Data Extraction Errors in Meta-analyses of Diagnostic Tests
Mei Chung , Center for Clinical Evidence Synthesis, Tufts-NEMC
Joseph Lau, Tufts-New England Medical Center
Gowri Raman, Tufts-New England Medical Center
Christopher H Schmid, Tufts-New England Medical Center
*Thomas Trikalinos, Center for Clinical Evidence Synthesis, Tufts-NEMC
Keywords: meta-analysis, diagnostic test, error, misclassification, data quality
We scrutinized 378 papers included in 23 diagnostic test meta-analyses. The latter were randomly chosen from all identified in Medline through 2003. Numbers in the 2by2 tables of each study were extracted in duplicate and independently, and contrasted with those reported in the published meta-analyses. Leaving aside discrepancies due to rounding errors, we could not replicate the result for at least one of the included studies in 18 meta-analyses.
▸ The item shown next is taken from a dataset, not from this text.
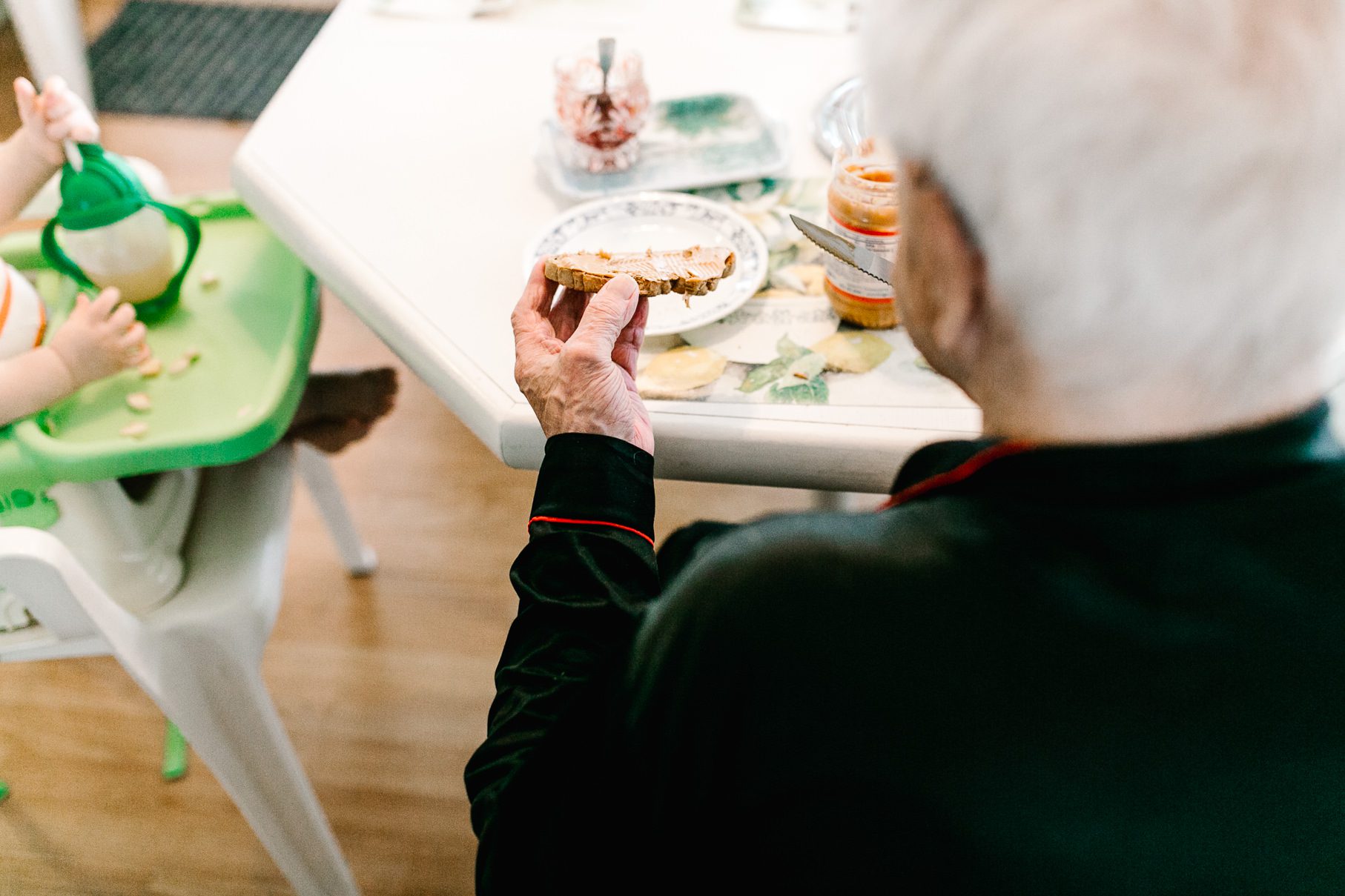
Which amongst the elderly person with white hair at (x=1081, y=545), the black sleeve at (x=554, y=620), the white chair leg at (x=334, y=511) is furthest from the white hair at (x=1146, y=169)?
the white chair leg at (x=334, y=511)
Discrepancies were due to obvious errors (i.e., the meta-analysis transposed the 2 by 2 tables on all studies), inconsistent application of eligibility criteria (i.e., exclusion of a subpopulation in only some of the studies), pooling together different units of analysis (i.e., patients and body parts), or secondary to unclear reporting in the original papers. We discuss findings and the challenges we encountered.